What you will do: Put everything from the line containing "By looking at" down to the line containing "the point at 25,289, the point at 75,303, the", both included, into a Markdown table with the columns Row and Line, numbering each row and leaving out blank lines.

Raw records:
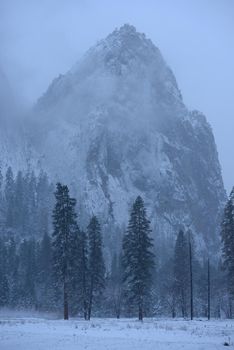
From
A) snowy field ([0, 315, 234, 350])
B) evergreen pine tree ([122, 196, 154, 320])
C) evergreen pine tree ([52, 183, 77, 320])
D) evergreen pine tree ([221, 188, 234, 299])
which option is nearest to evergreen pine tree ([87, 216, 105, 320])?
evergreen pine tree ([122, 196, 154, 320])

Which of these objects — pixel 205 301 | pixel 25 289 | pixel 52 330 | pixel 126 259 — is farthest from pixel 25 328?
pixel 25 289

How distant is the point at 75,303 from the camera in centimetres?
6088

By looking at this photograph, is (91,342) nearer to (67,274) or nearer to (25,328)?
(25,328)

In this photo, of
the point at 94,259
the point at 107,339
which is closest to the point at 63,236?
the point at 94,259

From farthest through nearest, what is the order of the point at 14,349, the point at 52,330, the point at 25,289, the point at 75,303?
the point at 25,289, the point at 75,303, the point at 52,330, the point at 14,349

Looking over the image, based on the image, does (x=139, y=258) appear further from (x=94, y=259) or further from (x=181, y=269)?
(x=181, y=269)

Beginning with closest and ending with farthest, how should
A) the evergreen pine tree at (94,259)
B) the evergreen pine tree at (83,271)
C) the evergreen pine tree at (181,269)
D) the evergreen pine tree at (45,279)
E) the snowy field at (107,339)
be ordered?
the snowy field at (107,339)
the evergreen pine tree at (83,271)
the evergreen pine tree at (94,259)
the evergreen pine tree at (181,269)
the evergreen pine tree at (45,279)

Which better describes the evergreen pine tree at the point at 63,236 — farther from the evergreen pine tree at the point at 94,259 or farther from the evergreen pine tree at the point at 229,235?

Result below:
| Row | Line |
|---|---|
| 1 | By looking at this photograph, is (91,342) nearer to (67,274) or nearer to (25,328)? |
| 2 | (25,328) |
| 3 | In this photo, of |
| 4 | the point at 94,259 |
| 5 | the point at 107,339 |
| 6 | which is closest to the point at 63,236? |
| 7 | the point at 94,259 |
| 8 | From farthest through nearest, what is the order of the point at 14,349, the point at 52,330, the point at 25,289, the point at 75,303? |
| 9 | the point at 25,289, the point at 75,303, the point at 52,330, the point at 14,349 |